The things i have seen, have been crazy. I can't bein to explain the conditions in which these people live. I went to a villiage and visited some people their and they really od live off nothing. yet they arn't very smart. This is due to the pol pot regiem wich killed off all the educaterd in cambodia. the people have been left to rebuild their country, therfore everything out here is rather random and doesn't make much sence. or maybe im just thinking to american. The people on our trip are amazed by the joy of the people, which is funny to me because thats not what i see. When i look at the people, i can see a desperation. They all seem to be floatign through life with no purpose, no goals. I was talkign to some local studetns and i asked them what they did..and they said "nothing" they litterly do nothing all day, and that is what everyone out here does. When we drive around everyone is justr kind of hangin out on the streets. I wonder what would happen if we could give the children more than candy, or more than a smile, what would happen if we could give them the power to dream. Give them the power to stand up and make a difference in their world. Im sorry that im not happy with giving them money and candy, but thats because I want to give them more!! I don't know if i can take it any more. I don't know if you know what it is like to hold a kid in your arms, and watch them smile at you, with a mouth full of rotting teeth. This wasn't even the worst. We visited rubish mountain..its a dump, a litteral place where they dump the trash. And we visited teh village that was in the middle. I saw kids, mothers, fathers, and grandparents, living, eating, and playing in trash. They where so dirty and smelled so bad, they almost wherent even people. They where almost like another form of animal.....how does this happen, i hope our peices of candy hellped them a lot, becasue i know it made our group feel like the changed their whole world. I can't help but to sit in my hotel, and sit in silence, and wonder what has gone wrong with todays christians, how can we all be so blind. How can we look at a world in such hurt and think we can help by bringing asmile...im sorry but we need to do better than that...

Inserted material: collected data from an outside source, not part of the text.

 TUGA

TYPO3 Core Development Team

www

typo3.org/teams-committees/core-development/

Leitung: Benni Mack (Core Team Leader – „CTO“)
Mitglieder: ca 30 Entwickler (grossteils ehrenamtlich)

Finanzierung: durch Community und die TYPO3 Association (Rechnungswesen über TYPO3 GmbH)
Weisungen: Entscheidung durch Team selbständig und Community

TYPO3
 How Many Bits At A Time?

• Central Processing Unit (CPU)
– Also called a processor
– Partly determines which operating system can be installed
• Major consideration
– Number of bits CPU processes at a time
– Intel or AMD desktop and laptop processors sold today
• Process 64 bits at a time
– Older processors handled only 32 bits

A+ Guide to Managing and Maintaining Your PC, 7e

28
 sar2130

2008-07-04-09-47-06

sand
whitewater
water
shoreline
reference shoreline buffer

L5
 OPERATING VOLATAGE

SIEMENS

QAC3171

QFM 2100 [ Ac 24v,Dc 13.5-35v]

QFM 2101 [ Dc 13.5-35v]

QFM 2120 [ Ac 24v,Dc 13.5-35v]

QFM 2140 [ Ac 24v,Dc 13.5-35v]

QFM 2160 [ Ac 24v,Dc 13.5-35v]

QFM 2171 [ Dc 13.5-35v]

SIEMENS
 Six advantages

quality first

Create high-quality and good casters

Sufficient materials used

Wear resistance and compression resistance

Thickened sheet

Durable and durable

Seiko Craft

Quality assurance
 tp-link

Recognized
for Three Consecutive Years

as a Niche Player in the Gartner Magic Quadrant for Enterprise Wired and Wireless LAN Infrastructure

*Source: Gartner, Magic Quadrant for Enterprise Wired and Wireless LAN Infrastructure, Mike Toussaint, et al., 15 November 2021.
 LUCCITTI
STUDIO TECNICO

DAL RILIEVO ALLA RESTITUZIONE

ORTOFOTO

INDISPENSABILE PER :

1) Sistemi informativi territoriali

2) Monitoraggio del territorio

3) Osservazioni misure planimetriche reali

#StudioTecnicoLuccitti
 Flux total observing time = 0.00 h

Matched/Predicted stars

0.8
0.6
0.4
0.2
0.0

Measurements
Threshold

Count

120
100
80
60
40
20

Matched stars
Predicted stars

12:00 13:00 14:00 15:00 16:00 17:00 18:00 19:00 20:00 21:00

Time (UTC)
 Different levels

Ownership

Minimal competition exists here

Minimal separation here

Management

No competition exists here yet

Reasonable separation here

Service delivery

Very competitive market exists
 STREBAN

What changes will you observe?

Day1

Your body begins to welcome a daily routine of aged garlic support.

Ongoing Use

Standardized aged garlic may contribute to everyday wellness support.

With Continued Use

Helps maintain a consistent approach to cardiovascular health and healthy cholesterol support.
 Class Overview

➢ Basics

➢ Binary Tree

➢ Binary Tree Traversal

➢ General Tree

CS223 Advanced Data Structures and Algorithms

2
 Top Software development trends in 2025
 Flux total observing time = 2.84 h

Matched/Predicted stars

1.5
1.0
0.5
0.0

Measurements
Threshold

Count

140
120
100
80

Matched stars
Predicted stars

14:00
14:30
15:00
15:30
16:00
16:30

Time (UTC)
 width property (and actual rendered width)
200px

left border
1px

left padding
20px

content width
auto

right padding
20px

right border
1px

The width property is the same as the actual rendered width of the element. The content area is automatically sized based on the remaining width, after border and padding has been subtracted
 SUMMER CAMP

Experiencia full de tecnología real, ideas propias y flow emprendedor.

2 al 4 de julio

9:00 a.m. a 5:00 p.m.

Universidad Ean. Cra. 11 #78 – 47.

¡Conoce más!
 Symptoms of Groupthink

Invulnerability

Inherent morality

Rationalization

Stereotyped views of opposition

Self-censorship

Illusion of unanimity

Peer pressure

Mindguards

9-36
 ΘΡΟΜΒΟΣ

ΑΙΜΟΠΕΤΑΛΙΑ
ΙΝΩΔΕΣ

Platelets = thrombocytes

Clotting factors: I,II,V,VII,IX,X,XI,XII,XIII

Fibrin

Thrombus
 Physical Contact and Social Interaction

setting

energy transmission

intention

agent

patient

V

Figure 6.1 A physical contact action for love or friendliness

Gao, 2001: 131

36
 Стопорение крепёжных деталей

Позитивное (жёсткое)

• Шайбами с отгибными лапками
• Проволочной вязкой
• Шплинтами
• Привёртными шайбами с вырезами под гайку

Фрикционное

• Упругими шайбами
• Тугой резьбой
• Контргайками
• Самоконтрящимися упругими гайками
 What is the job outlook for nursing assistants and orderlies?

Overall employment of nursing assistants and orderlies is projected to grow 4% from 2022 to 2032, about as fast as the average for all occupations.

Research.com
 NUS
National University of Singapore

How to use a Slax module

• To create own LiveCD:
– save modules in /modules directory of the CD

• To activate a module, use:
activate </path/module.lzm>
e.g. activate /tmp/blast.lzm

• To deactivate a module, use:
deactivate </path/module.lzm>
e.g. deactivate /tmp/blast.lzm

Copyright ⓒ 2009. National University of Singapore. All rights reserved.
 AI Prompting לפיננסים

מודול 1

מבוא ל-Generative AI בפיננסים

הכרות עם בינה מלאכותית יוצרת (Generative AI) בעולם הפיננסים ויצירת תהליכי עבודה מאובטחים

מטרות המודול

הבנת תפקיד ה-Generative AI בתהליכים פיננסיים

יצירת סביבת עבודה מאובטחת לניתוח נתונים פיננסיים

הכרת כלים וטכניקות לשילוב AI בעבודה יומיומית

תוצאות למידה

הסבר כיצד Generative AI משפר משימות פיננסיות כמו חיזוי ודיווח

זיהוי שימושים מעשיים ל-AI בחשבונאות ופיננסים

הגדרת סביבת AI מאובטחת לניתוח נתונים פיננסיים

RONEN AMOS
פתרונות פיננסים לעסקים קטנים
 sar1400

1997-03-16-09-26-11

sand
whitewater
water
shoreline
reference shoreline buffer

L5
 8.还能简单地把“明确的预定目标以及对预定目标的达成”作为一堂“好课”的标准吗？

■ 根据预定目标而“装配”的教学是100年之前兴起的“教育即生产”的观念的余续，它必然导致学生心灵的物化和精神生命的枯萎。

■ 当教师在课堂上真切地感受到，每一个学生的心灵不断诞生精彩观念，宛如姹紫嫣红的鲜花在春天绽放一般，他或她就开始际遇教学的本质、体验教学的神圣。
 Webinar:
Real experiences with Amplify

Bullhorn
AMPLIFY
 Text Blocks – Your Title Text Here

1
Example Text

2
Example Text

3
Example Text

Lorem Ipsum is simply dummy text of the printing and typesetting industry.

We have been talking to the assistant professor of the trip, in hopes that it will change, so hopefully in the next couple of days i will learn why all this is happenign, and be able to share the story of cambodia with all of you.

thanks for reading,

Willis

Tuesday, January 02, 2007

fithly rich, in a filthy place

I only have 10 min so this has to be quick...I can't explain cambodia to you with words, you will have to see the pictures..basically their is trash everywhere, and people everywhere. Here i am like a king, and i am the rich. everywhere i go i am eatign and staying at the fancy places, and im hating every minuite of it. the people here think that they are nothing compared to us, they hide there faces, and are ashamed. The smell here is the most foul thing ever. you can smell trash, sewer, drying meat, and incense.
The streets are chaos, and dangerouse. I have never been htis afraid of simply walking or being in an area. Everythign is dirty and extreamly unsanitary. I hate bein here and definatly want to come home, but you never learn any lessons if you don't stiuck with it....this place sucks, thats all i can say. I saw a kid sleeping on the edge of the side walk, sprawled out a dirty, with an extreamly week breath, i probably witnessed a kid dying.

I can't explain this place at all, its a hell hole!!

If eaten lots of crazy things, like chickens feet, and deep fried mountin spider(looks just like a teranchula) Its an adventure, but im not realy enjoying it, it sucks here..it sucks...it sucks...it sucks!! I hate drivign around in a huge bus with a ton of white chicks. nothign says where rich and your not like that. Everywhere we go where treated liek royalty..i hate it....i wish i could have done this trip with like three peopole. instead it justr looks like we are flaunting our money with our huge group of extreamly nicely dressed studetns. man this sucks....i hate making them feel worthless...i hate whats gogin on here, and i hate how these people have to live. We are so privlaged!!!!!!!!!!!!